*Stated problem:* Retype exactly the lines from the line with "Which applies to" to the end of the data, keeping both boundary lines.

*Data section:*
*-*-*

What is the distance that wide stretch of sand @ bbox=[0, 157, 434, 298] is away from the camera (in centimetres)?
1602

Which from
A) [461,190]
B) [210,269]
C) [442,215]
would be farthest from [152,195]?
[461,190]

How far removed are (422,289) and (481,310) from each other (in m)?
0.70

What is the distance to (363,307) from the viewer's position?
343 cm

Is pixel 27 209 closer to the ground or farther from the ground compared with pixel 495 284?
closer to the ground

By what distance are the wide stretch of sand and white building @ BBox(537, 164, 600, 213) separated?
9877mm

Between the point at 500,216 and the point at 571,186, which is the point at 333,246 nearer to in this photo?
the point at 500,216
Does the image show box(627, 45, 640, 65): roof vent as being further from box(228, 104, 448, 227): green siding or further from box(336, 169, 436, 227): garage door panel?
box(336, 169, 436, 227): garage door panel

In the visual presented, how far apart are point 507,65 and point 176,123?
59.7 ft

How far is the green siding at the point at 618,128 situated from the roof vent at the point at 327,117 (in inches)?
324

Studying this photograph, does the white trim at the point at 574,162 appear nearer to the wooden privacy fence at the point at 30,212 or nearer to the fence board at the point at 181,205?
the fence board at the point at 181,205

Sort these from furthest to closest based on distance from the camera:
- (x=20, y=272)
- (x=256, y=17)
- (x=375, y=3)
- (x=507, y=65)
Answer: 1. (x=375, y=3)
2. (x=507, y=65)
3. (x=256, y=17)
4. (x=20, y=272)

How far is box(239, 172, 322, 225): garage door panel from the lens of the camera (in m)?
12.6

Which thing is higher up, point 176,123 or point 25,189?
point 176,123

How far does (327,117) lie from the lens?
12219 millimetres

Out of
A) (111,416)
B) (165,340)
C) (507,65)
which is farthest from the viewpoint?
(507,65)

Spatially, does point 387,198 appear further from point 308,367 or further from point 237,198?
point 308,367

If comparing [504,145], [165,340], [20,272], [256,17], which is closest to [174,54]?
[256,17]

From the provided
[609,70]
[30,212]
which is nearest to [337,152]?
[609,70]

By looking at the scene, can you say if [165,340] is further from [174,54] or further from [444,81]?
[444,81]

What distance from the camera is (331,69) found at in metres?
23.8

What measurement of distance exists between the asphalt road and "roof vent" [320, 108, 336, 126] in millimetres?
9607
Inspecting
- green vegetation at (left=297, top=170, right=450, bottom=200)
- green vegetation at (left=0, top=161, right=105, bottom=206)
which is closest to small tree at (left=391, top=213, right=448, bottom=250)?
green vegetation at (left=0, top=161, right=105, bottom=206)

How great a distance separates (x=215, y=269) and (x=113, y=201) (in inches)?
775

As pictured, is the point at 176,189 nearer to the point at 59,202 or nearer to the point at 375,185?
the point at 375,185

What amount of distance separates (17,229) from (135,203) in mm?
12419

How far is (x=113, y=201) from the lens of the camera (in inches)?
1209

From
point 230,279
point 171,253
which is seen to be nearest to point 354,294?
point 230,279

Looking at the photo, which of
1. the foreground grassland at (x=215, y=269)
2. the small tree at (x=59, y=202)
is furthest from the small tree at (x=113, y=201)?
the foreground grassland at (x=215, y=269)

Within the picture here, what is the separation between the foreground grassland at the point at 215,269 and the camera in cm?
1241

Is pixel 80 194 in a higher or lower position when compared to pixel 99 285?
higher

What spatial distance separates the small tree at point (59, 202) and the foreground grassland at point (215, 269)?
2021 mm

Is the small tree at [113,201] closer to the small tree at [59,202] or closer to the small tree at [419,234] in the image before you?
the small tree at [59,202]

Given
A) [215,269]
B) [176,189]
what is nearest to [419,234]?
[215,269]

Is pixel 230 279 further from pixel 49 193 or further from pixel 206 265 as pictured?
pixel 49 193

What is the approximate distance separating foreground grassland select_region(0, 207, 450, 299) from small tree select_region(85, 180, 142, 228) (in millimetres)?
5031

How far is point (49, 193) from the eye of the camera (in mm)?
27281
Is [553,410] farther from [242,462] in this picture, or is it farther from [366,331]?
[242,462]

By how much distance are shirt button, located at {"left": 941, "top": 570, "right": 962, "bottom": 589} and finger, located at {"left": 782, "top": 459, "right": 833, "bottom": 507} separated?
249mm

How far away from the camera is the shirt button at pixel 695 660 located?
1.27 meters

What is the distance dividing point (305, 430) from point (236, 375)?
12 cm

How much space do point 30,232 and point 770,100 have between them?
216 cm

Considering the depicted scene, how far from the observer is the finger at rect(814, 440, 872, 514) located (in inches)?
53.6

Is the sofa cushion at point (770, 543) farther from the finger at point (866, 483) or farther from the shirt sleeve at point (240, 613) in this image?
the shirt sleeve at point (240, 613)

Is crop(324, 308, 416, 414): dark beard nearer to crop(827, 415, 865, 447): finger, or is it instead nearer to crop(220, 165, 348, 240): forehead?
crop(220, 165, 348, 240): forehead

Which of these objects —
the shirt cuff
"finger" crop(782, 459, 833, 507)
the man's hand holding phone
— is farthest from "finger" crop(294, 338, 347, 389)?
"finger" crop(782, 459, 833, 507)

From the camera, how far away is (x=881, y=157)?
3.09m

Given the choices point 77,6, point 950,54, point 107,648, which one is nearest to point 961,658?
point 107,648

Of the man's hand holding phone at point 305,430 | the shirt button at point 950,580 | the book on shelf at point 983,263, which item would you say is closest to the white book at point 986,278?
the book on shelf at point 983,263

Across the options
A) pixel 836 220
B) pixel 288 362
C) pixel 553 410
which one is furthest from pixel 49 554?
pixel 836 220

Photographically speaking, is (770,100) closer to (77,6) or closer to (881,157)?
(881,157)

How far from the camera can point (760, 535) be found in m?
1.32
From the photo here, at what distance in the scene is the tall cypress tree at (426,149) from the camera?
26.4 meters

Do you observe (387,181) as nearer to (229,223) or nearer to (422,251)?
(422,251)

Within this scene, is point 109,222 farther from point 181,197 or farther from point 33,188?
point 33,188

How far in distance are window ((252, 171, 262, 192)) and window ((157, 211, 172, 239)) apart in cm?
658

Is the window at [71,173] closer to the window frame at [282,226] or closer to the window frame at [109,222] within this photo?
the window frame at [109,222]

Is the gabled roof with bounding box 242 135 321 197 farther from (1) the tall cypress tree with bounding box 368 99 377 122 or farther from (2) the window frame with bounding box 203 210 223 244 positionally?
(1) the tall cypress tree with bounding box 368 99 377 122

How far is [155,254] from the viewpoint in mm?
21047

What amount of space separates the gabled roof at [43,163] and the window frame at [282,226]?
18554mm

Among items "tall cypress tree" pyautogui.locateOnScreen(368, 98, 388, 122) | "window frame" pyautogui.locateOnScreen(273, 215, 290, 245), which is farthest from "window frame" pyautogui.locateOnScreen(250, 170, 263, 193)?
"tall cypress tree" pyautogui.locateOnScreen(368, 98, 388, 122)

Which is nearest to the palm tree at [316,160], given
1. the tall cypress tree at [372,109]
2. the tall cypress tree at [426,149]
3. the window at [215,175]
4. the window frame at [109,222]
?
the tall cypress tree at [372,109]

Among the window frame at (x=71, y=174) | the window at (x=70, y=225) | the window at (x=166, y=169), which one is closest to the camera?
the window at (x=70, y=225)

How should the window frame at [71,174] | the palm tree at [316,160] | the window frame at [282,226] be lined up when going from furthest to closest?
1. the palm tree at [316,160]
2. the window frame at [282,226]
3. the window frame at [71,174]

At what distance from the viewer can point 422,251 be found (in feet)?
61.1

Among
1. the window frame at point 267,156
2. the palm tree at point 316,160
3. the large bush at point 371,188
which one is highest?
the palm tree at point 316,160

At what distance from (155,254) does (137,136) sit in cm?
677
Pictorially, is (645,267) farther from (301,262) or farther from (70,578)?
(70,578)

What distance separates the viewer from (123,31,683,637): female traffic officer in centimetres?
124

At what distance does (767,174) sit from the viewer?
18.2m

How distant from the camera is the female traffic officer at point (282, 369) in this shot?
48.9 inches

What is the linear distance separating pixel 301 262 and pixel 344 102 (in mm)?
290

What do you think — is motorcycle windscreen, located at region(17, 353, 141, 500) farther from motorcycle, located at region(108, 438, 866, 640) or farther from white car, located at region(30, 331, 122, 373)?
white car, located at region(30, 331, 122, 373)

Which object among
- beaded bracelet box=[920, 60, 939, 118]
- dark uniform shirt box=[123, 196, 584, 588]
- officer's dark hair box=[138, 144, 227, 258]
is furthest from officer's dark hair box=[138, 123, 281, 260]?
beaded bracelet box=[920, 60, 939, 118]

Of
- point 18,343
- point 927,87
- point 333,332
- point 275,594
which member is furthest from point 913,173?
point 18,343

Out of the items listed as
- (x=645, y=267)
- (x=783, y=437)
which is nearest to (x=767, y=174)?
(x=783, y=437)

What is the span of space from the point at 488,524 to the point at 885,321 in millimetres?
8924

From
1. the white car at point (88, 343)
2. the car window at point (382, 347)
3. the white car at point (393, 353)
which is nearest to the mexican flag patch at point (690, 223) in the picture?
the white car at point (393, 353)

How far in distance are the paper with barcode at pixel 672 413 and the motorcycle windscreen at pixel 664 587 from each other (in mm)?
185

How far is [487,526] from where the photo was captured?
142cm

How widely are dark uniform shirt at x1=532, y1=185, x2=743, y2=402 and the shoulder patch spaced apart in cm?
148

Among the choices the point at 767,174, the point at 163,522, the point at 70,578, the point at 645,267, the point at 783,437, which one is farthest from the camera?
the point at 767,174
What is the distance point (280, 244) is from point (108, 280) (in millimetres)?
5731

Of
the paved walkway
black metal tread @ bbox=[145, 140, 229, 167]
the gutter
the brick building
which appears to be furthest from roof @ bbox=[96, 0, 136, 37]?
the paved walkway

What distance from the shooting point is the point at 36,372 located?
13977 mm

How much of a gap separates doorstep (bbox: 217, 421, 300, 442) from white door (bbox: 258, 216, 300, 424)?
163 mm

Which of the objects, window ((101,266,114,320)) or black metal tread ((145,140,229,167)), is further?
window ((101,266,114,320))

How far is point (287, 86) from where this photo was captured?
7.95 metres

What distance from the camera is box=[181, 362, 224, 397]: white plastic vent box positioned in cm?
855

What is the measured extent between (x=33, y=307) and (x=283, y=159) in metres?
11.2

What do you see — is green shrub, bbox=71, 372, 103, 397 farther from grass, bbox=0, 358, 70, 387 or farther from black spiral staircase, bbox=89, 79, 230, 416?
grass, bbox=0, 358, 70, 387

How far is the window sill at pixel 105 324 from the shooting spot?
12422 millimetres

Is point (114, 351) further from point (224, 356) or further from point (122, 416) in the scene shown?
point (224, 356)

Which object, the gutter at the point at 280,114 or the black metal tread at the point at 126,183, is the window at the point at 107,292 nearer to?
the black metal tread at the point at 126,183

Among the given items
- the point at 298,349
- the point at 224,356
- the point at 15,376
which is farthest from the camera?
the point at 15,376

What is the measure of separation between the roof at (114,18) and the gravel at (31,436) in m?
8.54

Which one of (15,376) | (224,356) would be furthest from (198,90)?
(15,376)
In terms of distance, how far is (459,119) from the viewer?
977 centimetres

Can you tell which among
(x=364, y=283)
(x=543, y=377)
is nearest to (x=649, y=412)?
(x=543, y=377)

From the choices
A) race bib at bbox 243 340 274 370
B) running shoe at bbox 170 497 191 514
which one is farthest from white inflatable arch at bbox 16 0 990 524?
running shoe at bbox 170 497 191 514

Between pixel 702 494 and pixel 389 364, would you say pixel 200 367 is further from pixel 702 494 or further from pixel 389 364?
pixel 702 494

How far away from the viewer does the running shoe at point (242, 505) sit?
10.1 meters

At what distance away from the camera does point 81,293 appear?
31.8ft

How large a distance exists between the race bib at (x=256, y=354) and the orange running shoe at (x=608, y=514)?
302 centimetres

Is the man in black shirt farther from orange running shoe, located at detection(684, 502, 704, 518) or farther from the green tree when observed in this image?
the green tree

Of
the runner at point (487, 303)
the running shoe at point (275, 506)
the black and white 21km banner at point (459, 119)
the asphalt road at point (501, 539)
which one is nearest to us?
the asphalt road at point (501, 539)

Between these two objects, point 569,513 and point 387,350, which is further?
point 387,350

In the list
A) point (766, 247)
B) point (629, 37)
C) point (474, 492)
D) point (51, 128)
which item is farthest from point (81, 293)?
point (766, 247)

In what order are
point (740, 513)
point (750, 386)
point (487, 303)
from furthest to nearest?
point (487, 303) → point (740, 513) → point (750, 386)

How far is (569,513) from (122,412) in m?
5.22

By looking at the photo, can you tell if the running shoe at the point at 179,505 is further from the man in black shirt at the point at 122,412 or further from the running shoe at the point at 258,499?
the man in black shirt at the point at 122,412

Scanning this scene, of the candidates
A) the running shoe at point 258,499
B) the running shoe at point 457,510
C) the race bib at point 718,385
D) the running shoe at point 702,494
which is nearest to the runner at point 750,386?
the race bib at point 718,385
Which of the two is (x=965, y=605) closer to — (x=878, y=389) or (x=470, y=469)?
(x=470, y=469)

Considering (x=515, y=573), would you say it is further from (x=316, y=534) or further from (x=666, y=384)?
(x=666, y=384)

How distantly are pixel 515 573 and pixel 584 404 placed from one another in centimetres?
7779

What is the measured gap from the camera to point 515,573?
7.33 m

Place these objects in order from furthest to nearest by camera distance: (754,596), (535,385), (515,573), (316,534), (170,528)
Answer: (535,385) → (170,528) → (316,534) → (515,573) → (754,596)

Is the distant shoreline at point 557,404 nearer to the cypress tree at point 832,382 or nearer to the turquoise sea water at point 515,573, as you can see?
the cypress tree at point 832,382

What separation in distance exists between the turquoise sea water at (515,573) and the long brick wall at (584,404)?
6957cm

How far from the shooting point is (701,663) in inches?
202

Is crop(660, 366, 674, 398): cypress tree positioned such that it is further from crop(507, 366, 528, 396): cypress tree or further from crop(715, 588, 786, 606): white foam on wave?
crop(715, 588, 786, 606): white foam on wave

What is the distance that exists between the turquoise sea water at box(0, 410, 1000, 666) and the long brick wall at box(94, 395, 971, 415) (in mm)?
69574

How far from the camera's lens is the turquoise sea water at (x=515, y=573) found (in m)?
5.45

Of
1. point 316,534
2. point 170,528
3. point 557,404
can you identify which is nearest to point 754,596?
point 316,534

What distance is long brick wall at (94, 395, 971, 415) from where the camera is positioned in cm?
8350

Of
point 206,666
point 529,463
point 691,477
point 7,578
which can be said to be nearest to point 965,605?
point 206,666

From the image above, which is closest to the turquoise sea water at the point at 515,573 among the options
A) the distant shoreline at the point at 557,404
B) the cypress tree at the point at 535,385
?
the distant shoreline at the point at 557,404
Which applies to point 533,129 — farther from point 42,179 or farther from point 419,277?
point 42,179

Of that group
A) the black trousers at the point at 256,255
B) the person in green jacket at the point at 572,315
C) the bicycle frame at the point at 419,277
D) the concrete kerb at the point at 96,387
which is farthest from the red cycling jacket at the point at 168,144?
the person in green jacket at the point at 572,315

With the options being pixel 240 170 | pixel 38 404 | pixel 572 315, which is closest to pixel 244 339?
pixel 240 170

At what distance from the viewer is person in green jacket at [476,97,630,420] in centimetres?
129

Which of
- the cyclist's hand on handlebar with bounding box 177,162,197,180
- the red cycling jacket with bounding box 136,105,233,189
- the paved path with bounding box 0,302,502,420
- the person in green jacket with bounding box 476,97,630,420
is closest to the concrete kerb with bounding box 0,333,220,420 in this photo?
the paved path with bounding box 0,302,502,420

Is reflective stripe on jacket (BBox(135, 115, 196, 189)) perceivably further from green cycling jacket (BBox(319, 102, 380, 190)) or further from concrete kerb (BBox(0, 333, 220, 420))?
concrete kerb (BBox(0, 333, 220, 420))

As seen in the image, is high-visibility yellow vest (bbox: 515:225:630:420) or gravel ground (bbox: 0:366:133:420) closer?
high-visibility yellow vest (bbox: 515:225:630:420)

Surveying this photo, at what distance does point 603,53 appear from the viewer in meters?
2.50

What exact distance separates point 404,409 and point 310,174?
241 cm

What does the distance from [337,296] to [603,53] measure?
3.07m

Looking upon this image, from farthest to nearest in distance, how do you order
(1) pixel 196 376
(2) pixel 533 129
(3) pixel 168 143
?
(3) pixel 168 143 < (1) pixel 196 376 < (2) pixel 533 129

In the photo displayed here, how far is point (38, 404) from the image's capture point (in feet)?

*-*-*

*Problem solution:*
Which applies to point 533,129 — farther from point 42,179 or farther from point 419,277?
point 42,179

Of that group
A) the black trousers at the point at 256,255
B) the person in green jacket at the point at 572,315
C) the bicycle frame at the point at 419,277
D) the concrete kerb at the point at 96,387
which is farthest from the red cycling jacket at the point at 168,144?
the person in green jacket at the point at 572,315

With the options being pixel 240 170 | pixel 38 404 | pixel 572 315, which is closest to pixel 244 339?
pixel 240 170

At what distance from the viewer is person in green jacket at [476,97,630,420] in centimetres?
129

Which of
- the cyclist's hand on handlebar with bounding box 177,162,197,180
- the red cycling jacket with bounding box 136,105,233,189
- the paved path with bounding box 0,302,502,420
- the person in green jacket with bounding box 476,97,630,420
is closest to the concrete kerb with bounding box 0,333,220,420 in this photo?
the paved path with bounding box 0,302,502,420

Is reflective stripe on jacket (BBox(135, 115, 196, 189)) perceivably further from green cycling jacket (BBox(319, 102, 380, 190)) or further from concrete kerb (BBox(0, 333, 220, 420))?
concrete kerb (BBox(0, 333, 220, 420))

As seen in the image, is high-visibility yellow vest (bbox: 515:225:630:420) or gravel ground (bbox: 0:366:133:420) closer?
high-visibility yellow vest (bbox: 515:225:630:420)

Surveying this photo, at what distance does point 603,53 appear from the viewer in meters?
2.50

What exact distance separates point 404,409 and point 310,174?
241 cm

What does the distance from [337,296] to [603,53] measure?
3.07m

Looking upon this image, from farthest to nearest in distance, how do you order
(1) pixel 196 376
(2) pixel 533 129
(3) pixel 168 143
?
(3) pixel 168 143 < (1) pixel 196 376 < (2) pixel 533 129

In the photo displayed here, how far is point (38, 404) from the image's capture point (in feet)?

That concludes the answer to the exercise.